A recent survey of the Pensacola area showed that the median wage – half the people in the area make more, and half make less – comes in at $15.38 an hour.

“This suggests that if the Pensacola minimum wage was required under federal minimum wage, that could affect half of all workers in Pensacola,” she said. “In reality, it’s going

to affect a lot more because anyone who’s making even a little more than that is going to see their fellow workers have a huge salary increase for no other reason than that someone mandated it. It won’t be because of increased productivity – won’t be because they’ve increased their skill set. It won’t be because there’s a higher demand for these workers and they’re having a hard time finding them.”

Pooley said workers in only about 9 percent of occupations earn on average more than $15 an hour.

Low-skilled workers aren’t the only ones who earn less than $15.38 an hour in the Pensacola area.

“Locally - substitute teachers, pharmacy technicians – there are a surprising number of occupations out there that do require more than a basic skill set that still do not make $15 an hour in our locality,” Pooley said.

Raising the minimum wage in Pensacola would have a major effect on the area’s economy.

“It would have to be done extremely slowly and quite possibly in a much more targeted and industry-specific way,” Pooley said. “I have not found a lot of discussion of one of the problems with a minimum wage is that it affects all industries equally, and if all industries were created equal, that might be fine.”

Pooley said if all industries could raise prices and absorb the cost, raising the minimum wage would work. But, that isn’t the case.

“Even within the same industry, there are massive differences,” she said. “It might be that one solution that people could live with – because there are very strong opinions on both sides of the issue – would be to make in a more strategic, targeted fashion and acknowledge that you can’t just change everything overnight, as much as you’d like to.”

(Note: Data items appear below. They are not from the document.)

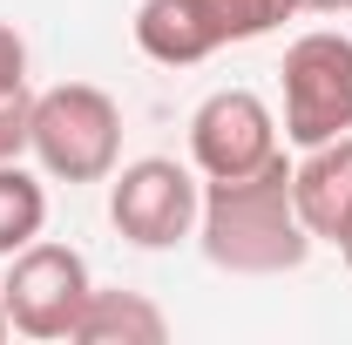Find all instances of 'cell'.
I'll list each match as a JSON object with an SVG mask.
<instances>
[{"label":"cell","mask_w":352,"mask_h":345,"mask_svg":"<svg viewBox=\"0 0 352 345\" xmlns=\"http://www.w3.org/2000/svg\"><path fill=\"white\" fill-rule=\"evenodd\" d=\"M292 203L305 216L311 244H346L352 230V135H332L292 163Z\"/></svg>","instance_id":"obj_8"},{"label":"cell","mask_w":352,"mask_h":345,"mask_svg":"<svg viewBox=\"0 0 352 345\" xmlns=\"http://www.w3.org/2000/svg\"><path fill=\"white\" fill-rule=\"evenodd\" d=\"M14 88H28V41L0 21V95H14Z\"/></svg>","instance_id":"obj_12"},{"label":"cell","mask_w":352,"mask_h":345,"mask_svg":"<svg viewBox=\"0 0 352 345\" xmlns=\"http://www.w3.org/2000/svg\"><path fill=\"white\" fill-rule=\"evenodd\" d=\"M88 291H95L88 258L68 251V244H47V237H34L28 251H14L7 258V285H0L7 325L21 339H75V318H82Z\"/></svg>","instance_id":"obj_6"},{"label":"cell","mask_w":352,"mask_h":345,"mask_svg":"<svg viewBox=\"0 0 352 345\" xmlns=\"http://www.w3.org/2000/svg\"><path fill=\"white\" fill-rule=\"evenodd\" d=\"M7 332H14V325H7V298H0V339H7Z\"/></svg>","instance_id":"obj_15"},{"label":"cell","mask_w":352,"mask_h":345,"mask_svg":"<svg viewBox=\"0 0 352 345\" xmlns=\"http://www.w3.org/2000/svg\"><path fill=\"white\" fill-rule=\"evenodd\" d=\"M163 339H170V318L142 291H88L82 318H75V345H163Z\"/></svg>","instance_id":"obj_9"},{"label":"cell","mask_w":352,"mask_h":345,"mask_svg":"<svg viewBox=\"0 0 352 345\" xmlns=\"http://www.w3.org/2000/svg\"><path fill=\"white\" fill-rule=\"evenodd\" d=\"M204 258L230 278H278L311 258V230L292 203V163L285 149L251 176H217L204 183V216H197Z\"/></svg>","instance_id":"obj_1"},{"label":"cell","mask_w":352,"mask_h":345,"mask_svg":"<svg viewBox=\"0 0 352 345\" xmlns=\"http://www.w3.org/2000/svg\"><path fill=\"white\" fill-rule=\"evenodd\" d=\"M28 156L54 183H102L122 163V109L95 82H54L34 95L28 115Z\"/></svg>","instance_id":"obj_2"},{"label":"cell","mask_w":352,"mask_h":345,"mask_svg":"<svg viewBox=\"0 0 352 345\" xmlns=\"http://www.w3.org/2000/svg\"><path fill=\"white\" fill-rule=\"evenodd\" d=\"M339 258H346V271H352V230H346V244H339Z\"/></svg>","instance_id":"obj_14"},{"label":"cell","mask_w":352,"mask_h":345,"mask_svg":"<svg viewBox=\"0 0 352 345\" xmlns=\"http://www.w3.org/2000/svg\"><path fill=\"white\" fill-rule=\"evenodd\" d=\"M311 14H352V0H305Z\"/></svg>","instance_id":"obj_13"},{"label":"cell","mask_w":352,"mask_h":345,"mask_svg":"<svg viewBox=\"0 0 352 345\" xmlns=\"http://www.w3.org/2000/svg\"><path fill=\"white\" fill-rule=\"evenodd\" d=\"M285 142L318 149L332 135H352V34L311 27L285 47Z\"/></svg>","instance_id":"obj_4"},{"label":"cell","mask_w":352,"mask_h":345,"mask_svg":"<svg viewBox=\"0 0 352 345\" xmlns=\"http://www.w3.org/2000/svg\"><path fill=\"white\" fill-rule=\"evenodd\" d=\"M305 0H142L135 7V47L163 68H197L230 41L278 34Z\"/></svg>","instance_id":"obj_3"},{"label":"cell","mask_w":352,"mask_h":345,"mask_svg":"<svg viewBox=\"0 0 352 345\" xmlns=\"http://www.w3.org/2000/svg\"><path fill=\"white\" fill-rule=\"evenodd\" d=\"M197 216H204V183L176 156L122 163L116 183H109V223L129 237L135 251H170L183 237H197Z\"/></svg>","instance_id":"obj_5"},{"label":"cell","mask_w":352,"mask_h":345,"mask_svg":"<svg viewBox=\"0 0 352 345\" xmlns=\"http://www.w3.org/2000/svg\"><path fill=\"white\" fill-rule=\"evenodd\" d=\"M28 115H34V95L28 88L0 95V163H21L28 156Z\"/></svg>","instance_id":"obj_11"},{"label":"cell","mask_w":352,"mask_h":345,"mask_svg":"<svg viewBox=\"0 0 352 345\" xmlns=\"http://www.w3.org/2000/svg\"><path fill=\"white\" fill-rule=\"evenodd\" d=\"M278 156V115L264 109V95L251 88H217L197 102L190 115V163L204 183L217 176H251Z\"/></svg>","instance_id":"obj_7"},{"label":"cell","mask_w":352,"mask_h":345,"mask_svg":"<svg viewBox=\"0 0 352 345\" xmlns=\"http://www.w3.org/2000/svg\"><path fill=\"white\" fill-rule=\"evenodd\" d=\"M41 230H47V190H41V176L21 170V163H0V258L28 251Z\"/></svg>","instance_id":"obj_10"}]
</instances>
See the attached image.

The markets will adapt, Pooley said, but the Seattle study suggests that making the move too quickly brings complications. Cost of living is also something that needs to be considered.

“Fifteen dollars an hour gets you a lot more in this area than it might get you in New York City,” she said. “There are so many variables at play that it sounds nice, and there’s a certain fairness about it to say let’s just go do this. But, beware of unintended consequences.”